Extracted data entries
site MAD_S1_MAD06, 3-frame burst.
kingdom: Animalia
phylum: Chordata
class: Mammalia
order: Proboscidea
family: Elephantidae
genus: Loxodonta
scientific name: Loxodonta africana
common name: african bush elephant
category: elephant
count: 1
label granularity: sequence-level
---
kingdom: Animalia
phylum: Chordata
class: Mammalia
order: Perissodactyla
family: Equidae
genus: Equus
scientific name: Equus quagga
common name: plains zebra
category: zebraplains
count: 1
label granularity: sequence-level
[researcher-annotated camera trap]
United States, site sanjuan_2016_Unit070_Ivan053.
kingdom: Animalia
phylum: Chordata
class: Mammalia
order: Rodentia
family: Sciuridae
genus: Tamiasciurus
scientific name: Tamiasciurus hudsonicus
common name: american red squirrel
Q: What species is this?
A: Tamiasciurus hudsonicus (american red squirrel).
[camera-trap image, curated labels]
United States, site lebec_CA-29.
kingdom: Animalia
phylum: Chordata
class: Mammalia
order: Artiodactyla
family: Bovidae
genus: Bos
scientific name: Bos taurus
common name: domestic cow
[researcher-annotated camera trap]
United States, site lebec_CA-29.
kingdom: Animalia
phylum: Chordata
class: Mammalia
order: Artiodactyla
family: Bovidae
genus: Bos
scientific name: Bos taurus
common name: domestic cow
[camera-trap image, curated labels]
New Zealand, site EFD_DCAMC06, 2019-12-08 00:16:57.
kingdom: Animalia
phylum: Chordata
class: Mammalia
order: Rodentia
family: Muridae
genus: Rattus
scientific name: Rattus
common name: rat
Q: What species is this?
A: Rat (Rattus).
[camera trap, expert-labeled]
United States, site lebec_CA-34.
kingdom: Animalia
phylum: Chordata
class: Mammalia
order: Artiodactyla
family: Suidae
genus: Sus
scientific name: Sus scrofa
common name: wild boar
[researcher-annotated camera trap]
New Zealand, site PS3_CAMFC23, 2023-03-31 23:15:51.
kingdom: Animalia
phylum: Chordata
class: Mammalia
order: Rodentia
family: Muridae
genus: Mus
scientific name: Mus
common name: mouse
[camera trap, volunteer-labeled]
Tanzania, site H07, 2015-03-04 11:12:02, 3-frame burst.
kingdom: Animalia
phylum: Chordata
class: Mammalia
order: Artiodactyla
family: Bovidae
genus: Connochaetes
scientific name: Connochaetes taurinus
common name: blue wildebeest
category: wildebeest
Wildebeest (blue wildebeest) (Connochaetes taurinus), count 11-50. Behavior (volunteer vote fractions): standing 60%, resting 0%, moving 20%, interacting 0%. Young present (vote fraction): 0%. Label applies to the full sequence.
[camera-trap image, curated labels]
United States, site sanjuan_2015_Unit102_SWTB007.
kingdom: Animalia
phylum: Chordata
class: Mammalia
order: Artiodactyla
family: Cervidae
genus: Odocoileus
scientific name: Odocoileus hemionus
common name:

■ **BRIEF**
Every single entry is to be retyped exactly.

■ **RESPONSE TO THIS TASK**
site MAD_S1_MAD06, 3-frame burst.
kingdom: Animalia
phylum: Chordata
class: Mammalia
order: Proboscidea
family: Elephantidae
genus: Loxodonta
scientific name: Loxodonta africana
common name: african bush elephant
category: elephant
count: 1
label granularity: sequence-level
---
kingdom: Animalia
phylum: Chordata
class: Mammalia
order: Perissodactyla
family: Equidae
genus: Equus
scientific name: Equus quagga
common name: plains zebra
category: zebraplains
count: 1
label granularity: sequence-level
[researcher-annotated camera trap]
United States, site sanjuan_2016_Unit070_Ivan053.
kingdom: Animalia
phylum: Chordata
class: Mammalia
order: Rodentia
family: Sciuridae
genus: Tamiasciurus
scientific name: Tamiasciurus hudsonicus
common name: american red squirrel
Q: What species is this?
A: Tamiasciurus hudsonicus (american red squirrel).
[camera-trap image, curated labels]
United States, site lebec_CA-29.
kingdom: Animalia
phylum: Chordata
class: Mammalia
order: Artiodactyla
family: Bovidae
genus: Bos
scientific name: Bos taurus
common name: domestic cow
[researcher-annotated camera trap]
United States, site lebec_CA-29.
kingdom: Animalia
phylum: Chordata
class: Mammalia
order: Artiodactyla
family: Bovidae
genus: Bos
scientific name: Bos taurus
common name: domestic cow
[camera-trap image, curated labels]
New Zealand, site EFD_DCAMC06, 2019-12-08 00:16:57.
kingdom: Animalia
phylum: Chordata
class: Mammalia
order: Rodentia
family: Muridae
genus: Rattus
scientific name: Rattus
common name: rat
Q: What species is this?
A: Rat (Rattus).
[camera trap, expert-labeled]
United States, site lebec_CA-34.
kingdom: Animalia
phylum: Chordata
class: Mammalia
order: Artiodactyla
family: Suidae
genus: Sus
scientific name: Sus scrofa
common name: wild boar
[researcher-annotated camera trap]
New Zealand, site PS3_CAMFC23, 2023-03-31 23:15:51.
kingdom: Animalia
phylum: Chordata
class: Mammalia
order: Rodentia
family: Muridae
genus: Mus
scientific name: Mus
common name: mouse
[camera trap, volunteer-labeled]
Tanzania, site H07, 2015-03-04 11:12:02, 3-frame burst.
kingdom: Animalia
phylum: Chordata
class: Mammalia
order: Artiodactyla
family: Bovidae
genus: Connochaetes
scientific name: Connochaetes taurinus
common name: blue wildebeest
category: wildebeest
Wildebeest (blue wildebeest) (Connochaetes taurinus), count 11-50. Behavior (volunteer vote fractions): standing 60%, resting 0%, moving 20%, interacting 0%. Young present (vote fraction): 0%. Label applies to the full sequence.
[camera-trap image, curated labels]
United States, site sanjuan_2015_Unit102_SWTB007.
kingdom: Animalia
phylum: Chordata
class: Mammalia
order: Artiodactyla
family: Cervidae
genus: Odocoileus
scientific name: Odocoileus hemionus
common name:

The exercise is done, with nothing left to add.